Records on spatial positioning

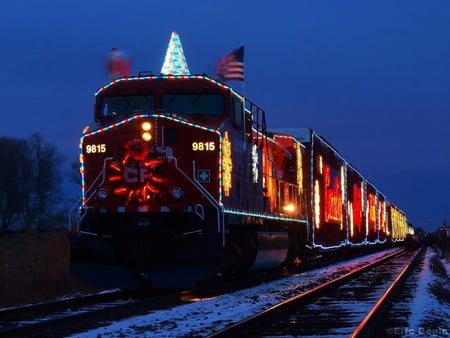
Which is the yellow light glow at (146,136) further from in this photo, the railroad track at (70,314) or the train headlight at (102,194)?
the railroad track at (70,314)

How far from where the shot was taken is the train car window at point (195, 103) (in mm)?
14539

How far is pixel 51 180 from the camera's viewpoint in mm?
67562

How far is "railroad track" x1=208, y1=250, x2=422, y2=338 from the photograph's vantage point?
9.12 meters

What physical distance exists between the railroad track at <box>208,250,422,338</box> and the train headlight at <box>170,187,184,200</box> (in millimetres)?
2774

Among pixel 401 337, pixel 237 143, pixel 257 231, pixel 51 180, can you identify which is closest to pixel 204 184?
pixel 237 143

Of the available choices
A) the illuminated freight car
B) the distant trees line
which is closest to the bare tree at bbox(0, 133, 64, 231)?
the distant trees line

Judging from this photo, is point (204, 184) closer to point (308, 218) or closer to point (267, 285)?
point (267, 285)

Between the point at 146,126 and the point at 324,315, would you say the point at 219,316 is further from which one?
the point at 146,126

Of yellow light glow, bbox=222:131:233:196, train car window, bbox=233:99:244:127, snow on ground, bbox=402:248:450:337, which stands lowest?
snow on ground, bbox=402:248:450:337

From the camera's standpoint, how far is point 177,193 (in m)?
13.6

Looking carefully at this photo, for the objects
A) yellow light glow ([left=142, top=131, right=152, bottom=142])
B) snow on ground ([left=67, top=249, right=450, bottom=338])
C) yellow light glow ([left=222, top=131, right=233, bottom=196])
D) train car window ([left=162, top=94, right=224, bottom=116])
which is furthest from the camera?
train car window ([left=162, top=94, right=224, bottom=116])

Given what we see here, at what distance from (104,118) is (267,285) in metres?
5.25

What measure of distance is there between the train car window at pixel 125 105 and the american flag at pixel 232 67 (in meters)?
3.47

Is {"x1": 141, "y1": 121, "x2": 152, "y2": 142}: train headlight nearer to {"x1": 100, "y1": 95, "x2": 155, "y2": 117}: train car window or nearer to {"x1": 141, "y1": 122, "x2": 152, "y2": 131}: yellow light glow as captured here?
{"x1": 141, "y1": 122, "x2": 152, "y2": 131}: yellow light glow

---

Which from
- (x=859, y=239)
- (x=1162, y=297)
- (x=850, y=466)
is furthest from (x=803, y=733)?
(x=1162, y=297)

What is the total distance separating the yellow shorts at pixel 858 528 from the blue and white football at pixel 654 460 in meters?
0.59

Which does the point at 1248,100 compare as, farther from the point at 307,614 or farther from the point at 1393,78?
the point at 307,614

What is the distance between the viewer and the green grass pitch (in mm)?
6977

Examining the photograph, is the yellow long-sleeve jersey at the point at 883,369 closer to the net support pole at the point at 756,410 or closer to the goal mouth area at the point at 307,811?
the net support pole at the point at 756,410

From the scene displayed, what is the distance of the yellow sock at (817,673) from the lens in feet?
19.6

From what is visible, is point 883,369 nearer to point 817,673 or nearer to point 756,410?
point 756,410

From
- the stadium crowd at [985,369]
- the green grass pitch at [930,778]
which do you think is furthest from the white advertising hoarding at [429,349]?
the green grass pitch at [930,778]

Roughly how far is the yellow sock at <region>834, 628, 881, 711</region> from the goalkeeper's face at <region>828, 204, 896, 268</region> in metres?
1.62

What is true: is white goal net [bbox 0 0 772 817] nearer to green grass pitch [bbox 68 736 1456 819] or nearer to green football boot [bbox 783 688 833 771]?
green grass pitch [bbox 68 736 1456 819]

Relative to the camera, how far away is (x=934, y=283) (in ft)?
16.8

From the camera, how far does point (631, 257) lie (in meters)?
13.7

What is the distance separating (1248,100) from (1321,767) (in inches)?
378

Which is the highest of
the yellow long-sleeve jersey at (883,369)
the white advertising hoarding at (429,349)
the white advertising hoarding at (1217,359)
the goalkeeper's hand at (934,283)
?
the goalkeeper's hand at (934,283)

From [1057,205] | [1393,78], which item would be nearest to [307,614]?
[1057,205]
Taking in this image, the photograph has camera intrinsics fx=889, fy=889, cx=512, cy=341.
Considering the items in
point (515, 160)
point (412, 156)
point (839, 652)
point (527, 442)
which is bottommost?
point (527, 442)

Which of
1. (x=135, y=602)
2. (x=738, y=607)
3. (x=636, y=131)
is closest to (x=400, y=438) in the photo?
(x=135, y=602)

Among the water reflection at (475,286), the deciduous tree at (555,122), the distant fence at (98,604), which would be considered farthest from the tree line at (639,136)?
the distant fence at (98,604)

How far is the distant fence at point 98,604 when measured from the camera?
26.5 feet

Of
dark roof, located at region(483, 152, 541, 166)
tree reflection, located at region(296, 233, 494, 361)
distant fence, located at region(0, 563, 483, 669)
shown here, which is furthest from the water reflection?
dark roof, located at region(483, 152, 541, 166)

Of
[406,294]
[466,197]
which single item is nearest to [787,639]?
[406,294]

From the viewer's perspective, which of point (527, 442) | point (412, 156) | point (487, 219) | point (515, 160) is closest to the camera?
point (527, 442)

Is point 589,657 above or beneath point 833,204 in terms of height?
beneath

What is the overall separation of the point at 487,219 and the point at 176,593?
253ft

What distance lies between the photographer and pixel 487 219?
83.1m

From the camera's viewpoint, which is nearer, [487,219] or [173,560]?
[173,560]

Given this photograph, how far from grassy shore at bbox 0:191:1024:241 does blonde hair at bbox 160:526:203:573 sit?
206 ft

---

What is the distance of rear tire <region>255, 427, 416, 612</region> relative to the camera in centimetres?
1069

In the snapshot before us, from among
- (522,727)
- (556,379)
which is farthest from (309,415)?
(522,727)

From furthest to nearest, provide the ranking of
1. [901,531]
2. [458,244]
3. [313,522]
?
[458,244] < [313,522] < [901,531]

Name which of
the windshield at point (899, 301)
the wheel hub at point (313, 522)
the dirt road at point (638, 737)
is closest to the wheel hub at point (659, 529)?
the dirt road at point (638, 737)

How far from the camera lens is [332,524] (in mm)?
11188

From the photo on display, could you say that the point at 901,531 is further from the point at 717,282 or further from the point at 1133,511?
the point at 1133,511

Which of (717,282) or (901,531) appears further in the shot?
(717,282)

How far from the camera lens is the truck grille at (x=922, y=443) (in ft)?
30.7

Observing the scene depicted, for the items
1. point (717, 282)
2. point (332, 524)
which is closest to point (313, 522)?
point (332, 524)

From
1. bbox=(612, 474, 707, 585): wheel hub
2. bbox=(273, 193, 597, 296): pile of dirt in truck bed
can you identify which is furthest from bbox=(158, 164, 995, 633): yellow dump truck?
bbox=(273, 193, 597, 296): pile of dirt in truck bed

What the exercise asks: How many rows of the records above contain the string "line", with case counting? Reply with the number alone.

Correct answer: 3